The Phoenix by DH Lawrence


Being a member of the Harper Impulse community has been wonderfully inspiring and offers great moral support and inspiration. The hard work of the writers and the eclectic mix of genres is amazing and I have had great fun reading and reviewing many of their titles. 

Reviewing is a very useful and rewarding pastime and has helped me to develop my own creative skills. I have also discovered the joys of Book Bloggers and the hugely enjoyable websites of other authors who are willing to discuss their own creative journeys. 

Tuesday 28 April 2015

A New Challenge

I needed to find a happier and more optimistic writing challenge and I found one in the shape of The Daily Telegraph's Short Story Club with its tempting monthly Short Story Competition and the wonderfully friendly and entertaining members. I had been part of the Telegraph's Novel In A Year, led by Louise Doughty and had been lucky enough to be short-listed, so I was very pleased to see the birth of her new column. I created my pseudonym, made an avatar and Bonnie Lass was born! 


Apart from the monthly 2500 word short story, we had fun writing weekly challenges; perhaps it would be to write a short story in 6 words, like the one Hemingway is alleged to have written ...


''For Sale: Baby Shoes. Never worn.''





... or maybe it would be to write a story in less than 200 words.  The brevity was appealing and some of us posted several in the course of a week. It became addictive! Friends were made, jokes were shared and the creative support was amazing. 

I found all of my stories on an old memory stick and will post a couple of my favourites next time. Meanwhile how many 6 word stories can you make up?

Tuesday 21 April 2015

An Empty Space

I went very quiet for a spell. Horrible things happened in the family; having already lost my sister to breast cancer several years before, my dear brother died very suddenly after a short illness. He had been absolutely fine until one day he couldn't breathe. Turned out that he had cancer of the kidney which had spread to his lungs. What was really upsetting was that the scans showed he had been born with only one kidney, something that no-one knew about. He died three weeks after diagnosis, the week before Christmas.  On top of that, my sister-in-law had died of lung cancer a few weeks before and I lost the remnants of my already poor hearing. So there I was, with no siblings and no hearing and there was so much to do! 

The three of us 

Work became impossible because I couldn't use the telephone and despite attempts by Occupational Health to find something suitable, I decided to give up. Thankfully, this gave me the space and time I needed for the huge task of sorting out my brother's flat. He lived alone and had collected thousands of books. I had very little choice but to take them home. They sat piled up, three-deep, against the living-room wall for over a year until I felt able to deal with them. I gave most of them to Oxfam. 

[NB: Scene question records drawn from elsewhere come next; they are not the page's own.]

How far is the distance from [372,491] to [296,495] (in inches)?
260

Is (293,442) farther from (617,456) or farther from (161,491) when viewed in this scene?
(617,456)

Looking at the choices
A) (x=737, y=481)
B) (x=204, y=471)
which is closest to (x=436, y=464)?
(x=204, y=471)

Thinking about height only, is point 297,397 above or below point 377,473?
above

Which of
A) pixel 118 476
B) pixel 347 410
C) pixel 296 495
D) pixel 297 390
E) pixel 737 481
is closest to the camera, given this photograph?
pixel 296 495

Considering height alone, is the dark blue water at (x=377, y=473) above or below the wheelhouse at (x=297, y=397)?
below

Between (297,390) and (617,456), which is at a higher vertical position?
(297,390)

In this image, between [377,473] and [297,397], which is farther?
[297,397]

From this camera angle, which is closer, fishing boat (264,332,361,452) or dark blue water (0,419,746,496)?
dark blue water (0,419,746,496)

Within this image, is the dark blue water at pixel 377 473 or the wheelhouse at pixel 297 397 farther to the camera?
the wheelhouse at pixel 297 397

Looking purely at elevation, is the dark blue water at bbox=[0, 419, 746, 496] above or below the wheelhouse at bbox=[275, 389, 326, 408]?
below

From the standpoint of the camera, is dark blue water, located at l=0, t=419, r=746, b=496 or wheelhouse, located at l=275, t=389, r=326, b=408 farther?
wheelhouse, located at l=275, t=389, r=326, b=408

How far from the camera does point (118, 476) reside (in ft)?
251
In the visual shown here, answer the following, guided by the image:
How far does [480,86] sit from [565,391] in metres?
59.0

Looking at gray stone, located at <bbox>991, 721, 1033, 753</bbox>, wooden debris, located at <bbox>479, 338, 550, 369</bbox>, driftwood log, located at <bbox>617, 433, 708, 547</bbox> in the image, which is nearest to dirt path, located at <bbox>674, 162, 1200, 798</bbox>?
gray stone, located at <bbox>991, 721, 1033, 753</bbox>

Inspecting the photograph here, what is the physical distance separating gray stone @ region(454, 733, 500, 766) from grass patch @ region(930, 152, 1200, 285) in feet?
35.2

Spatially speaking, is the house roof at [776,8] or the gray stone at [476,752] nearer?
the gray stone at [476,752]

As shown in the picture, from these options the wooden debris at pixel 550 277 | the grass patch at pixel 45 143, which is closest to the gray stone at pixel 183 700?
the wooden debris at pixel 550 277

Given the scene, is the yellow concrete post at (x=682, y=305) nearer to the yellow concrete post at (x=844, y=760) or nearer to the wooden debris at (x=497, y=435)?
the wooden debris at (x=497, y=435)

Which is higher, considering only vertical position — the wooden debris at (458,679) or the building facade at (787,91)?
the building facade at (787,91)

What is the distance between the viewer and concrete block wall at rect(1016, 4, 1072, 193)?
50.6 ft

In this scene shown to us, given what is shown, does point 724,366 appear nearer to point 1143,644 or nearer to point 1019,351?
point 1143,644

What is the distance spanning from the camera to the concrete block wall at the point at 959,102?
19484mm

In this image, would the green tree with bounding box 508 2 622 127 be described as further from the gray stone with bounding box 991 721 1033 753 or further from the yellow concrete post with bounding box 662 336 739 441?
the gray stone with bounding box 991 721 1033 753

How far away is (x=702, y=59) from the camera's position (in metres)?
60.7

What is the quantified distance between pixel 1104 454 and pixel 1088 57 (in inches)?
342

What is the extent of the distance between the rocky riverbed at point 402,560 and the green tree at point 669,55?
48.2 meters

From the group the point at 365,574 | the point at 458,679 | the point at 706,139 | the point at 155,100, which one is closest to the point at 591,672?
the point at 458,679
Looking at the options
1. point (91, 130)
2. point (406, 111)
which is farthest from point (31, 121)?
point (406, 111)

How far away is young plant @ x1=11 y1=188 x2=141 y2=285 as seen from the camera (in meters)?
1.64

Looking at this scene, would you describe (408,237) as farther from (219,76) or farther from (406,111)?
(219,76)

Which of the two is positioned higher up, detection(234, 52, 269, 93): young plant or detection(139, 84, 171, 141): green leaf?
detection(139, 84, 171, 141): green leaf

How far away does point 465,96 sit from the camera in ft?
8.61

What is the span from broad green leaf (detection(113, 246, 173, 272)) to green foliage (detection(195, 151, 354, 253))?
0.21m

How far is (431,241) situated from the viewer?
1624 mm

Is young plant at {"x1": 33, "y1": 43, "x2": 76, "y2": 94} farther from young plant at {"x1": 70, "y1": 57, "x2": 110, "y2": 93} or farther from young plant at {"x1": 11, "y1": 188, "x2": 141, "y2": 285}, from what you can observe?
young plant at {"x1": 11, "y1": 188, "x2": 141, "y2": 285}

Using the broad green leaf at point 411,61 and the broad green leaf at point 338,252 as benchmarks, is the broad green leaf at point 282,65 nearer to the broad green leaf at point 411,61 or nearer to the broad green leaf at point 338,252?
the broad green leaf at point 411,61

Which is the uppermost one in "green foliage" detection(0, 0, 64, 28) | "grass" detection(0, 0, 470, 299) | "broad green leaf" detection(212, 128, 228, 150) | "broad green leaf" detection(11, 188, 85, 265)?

Through all of this, I was still trying to write but everything was too soulful and morose. I needed a new and optimistic challenge and I was to find it in a very unusual place!

Friday 17 April 2015

Back to Being a Poet

Being a little despondent about my novel writing attempts, I decided to go back to writing poetry. My work as a Health visitor gave me so much inspiration, the people I met, their joys and their sorrows. There was no shortage of subject matter and I eventually wrote over 200 poems. One Scottish publisher expressed an interest until his funding from The Arts Council dried up! 



Being a poet is not a very lucrative pastime. But some day, as with the short stories, I will sort them into bundles and pubish them to Kindle. A bit like sorting out all the old photographs - a task for my old age!